June began in San Antonio at the Historical Novel Society’s North American Conference, the first in-person writing conference I’ve attended since 2019. I’d forgotten how energizing it was to be around other writers. From the moment I stepped into the hotel lobby, I found myself swept up in an atmosphere of positivity and creativity.
A large part of the enjoyment was my complete lack of agenda. I wasn’t there to promote or pitch or network. I was there to learn and absorb as much information as I could. My muse, which had been starving for the opportunity soaked it up like a sponge. It wasn’t until I returned and remembered what it was like walking the corridors between workshops that I realized how much I need writing events in my life.
Conferences are where I am at my most authentic. Most of my days are spent walking the line between my writing ambition and other responsibilities. But at a conference, all the other facets of my personality all away leaving me free to think, breathe and talk writing.
I came home determined to harness my San Antonio energy, only to find myself on a flight to Rejkavik thirty-six hours after landing. To visit Iceland is to see nature in all its glory. As my husband liked to say, “The landscape changed every ten minutes.” Miles of green farmland would suddenly switch and become barren lava fields, or we’d turn a corner to see a glacier looming behind a field of lupine. So much of the country was untouched as well. Icelanders are very content to leave their country wild and rugged. I drank it all in, storing the images and ideas for future use.

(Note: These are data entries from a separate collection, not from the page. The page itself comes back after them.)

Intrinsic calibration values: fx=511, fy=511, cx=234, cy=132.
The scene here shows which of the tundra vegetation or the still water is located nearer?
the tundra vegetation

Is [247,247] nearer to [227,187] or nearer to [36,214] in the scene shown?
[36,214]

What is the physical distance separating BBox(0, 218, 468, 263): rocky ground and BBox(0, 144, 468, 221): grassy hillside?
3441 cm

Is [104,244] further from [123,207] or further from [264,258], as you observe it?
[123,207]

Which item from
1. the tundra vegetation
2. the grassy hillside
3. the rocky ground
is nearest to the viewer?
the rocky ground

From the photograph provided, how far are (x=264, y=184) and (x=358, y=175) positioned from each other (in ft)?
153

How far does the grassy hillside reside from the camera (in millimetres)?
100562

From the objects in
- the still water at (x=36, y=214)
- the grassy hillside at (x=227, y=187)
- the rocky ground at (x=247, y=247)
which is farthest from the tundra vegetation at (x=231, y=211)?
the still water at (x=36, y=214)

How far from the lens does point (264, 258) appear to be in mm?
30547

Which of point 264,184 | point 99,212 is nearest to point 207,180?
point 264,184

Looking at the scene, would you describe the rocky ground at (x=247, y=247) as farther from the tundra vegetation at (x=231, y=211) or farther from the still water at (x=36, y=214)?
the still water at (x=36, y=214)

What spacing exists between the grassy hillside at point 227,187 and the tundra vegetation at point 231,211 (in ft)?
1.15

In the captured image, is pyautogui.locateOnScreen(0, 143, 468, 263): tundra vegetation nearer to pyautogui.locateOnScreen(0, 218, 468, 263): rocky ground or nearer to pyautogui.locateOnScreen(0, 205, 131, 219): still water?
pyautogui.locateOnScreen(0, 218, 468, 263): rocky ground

Then came the down part of the month. A perfect storm of fatigue, time zones, and a lack of gluten-free food gave me the post-travel crud from hell. I spent five days flat on my back, with a fever and unable to keep anything down. By the time I recovered, June was almost over, the energy and enthusiasm from earlier, but a distance memory.
The reason I feel so untethered in the balancing act I mentioned earlier. Having lost three weeks, I’m in catch-up mode, meaning my days are split between administrative tasks and things like grocery shopping and laundry. There are other reasons as well, but this is the only one in my control.
And so, we reach the point of this essay.
Run (or Swim) Your Own Race
At the 2016 Olympics, South African swimmer Chad le Clos was considered Michael Phelps’s biggest challenger in the 200-meter butterfly. He beat Phelps in 2012, and he had the best time in the preliminaries. But when the race was over, le Clos wasn’t on the medal stand. He’d finished fourth in what was the worst race of his career.
So, what happened?
During the race, le Clos looked over to see how Phelps was performing. Although just a split second, the glance was enough to distract him. Instead of swimming his race, he began racing Phelps.
We hear things like “Run your own race” and “Stay in your lane” a lot. My colleagues and I are fond of saying, “Eyes on your own paper.” It’s a reminder that the only progress that matters is your own. Not your friend’s, not Kate Quinn’s, not that new writer who just signed with your dream agent’s .
The problem is that on days when your muse is on fragile ground – those days when you’re juggling a dozen different balls and can’t seem to gain any momentum – running your own race is hard. It’s so easy to let anxiety and judgment take control when a deal notice pops into your feed while you’re standing in the checkout line for the second time that week or when friend and friend start stressing about the industry.
That’s the mindset I’ve been battling since I beat the post-conference crud. While this doesn’t seem like a big deal, it’s costing me momentum. Rather than plodding along at my own pace, writing my own story, I’m wasting energy worrying about others. If I’m not careful, I’ll end up like Chad le Clos – sitting on the sidelines watching others collecting their prize.
The only way to regain my momentum, I realize, is to put on blinders. That is, mentally block out the negativity and industry news going on around me, and like Michael Phelps, run my own race.
Therefore, beginning after the holiday, I’m limiting my time online to only the very necessary and for the month of July spend as much energy as possible on my recent project. Fingers crossed, I will get back all the great mojo I had in San Antonio.
What I’m Reading:
The Paris Agent by Kelly Rimmer: This story of WW2 espionage is complex and emotionally gripping. Forty pages in, I’m already on the edge of my seat fearing what will happen.
What I’m Watching:
Happy, Shiny People on Amazon Prime: A documentary that exposes the truth behind the Duggar family and the Institute in Basic Life Principles. Sexual abuse, corporeal punishment, lies…it’s scary.
What I’m Listening to:
No Stupid Questions on the Freakonomics Network: Each week, host Angela Duckworth (author of Grit) and her guests discuss such questions as “Is it okay to be average” and “What is fun anyway”? I love listening to Angela’s self-deprecating humor.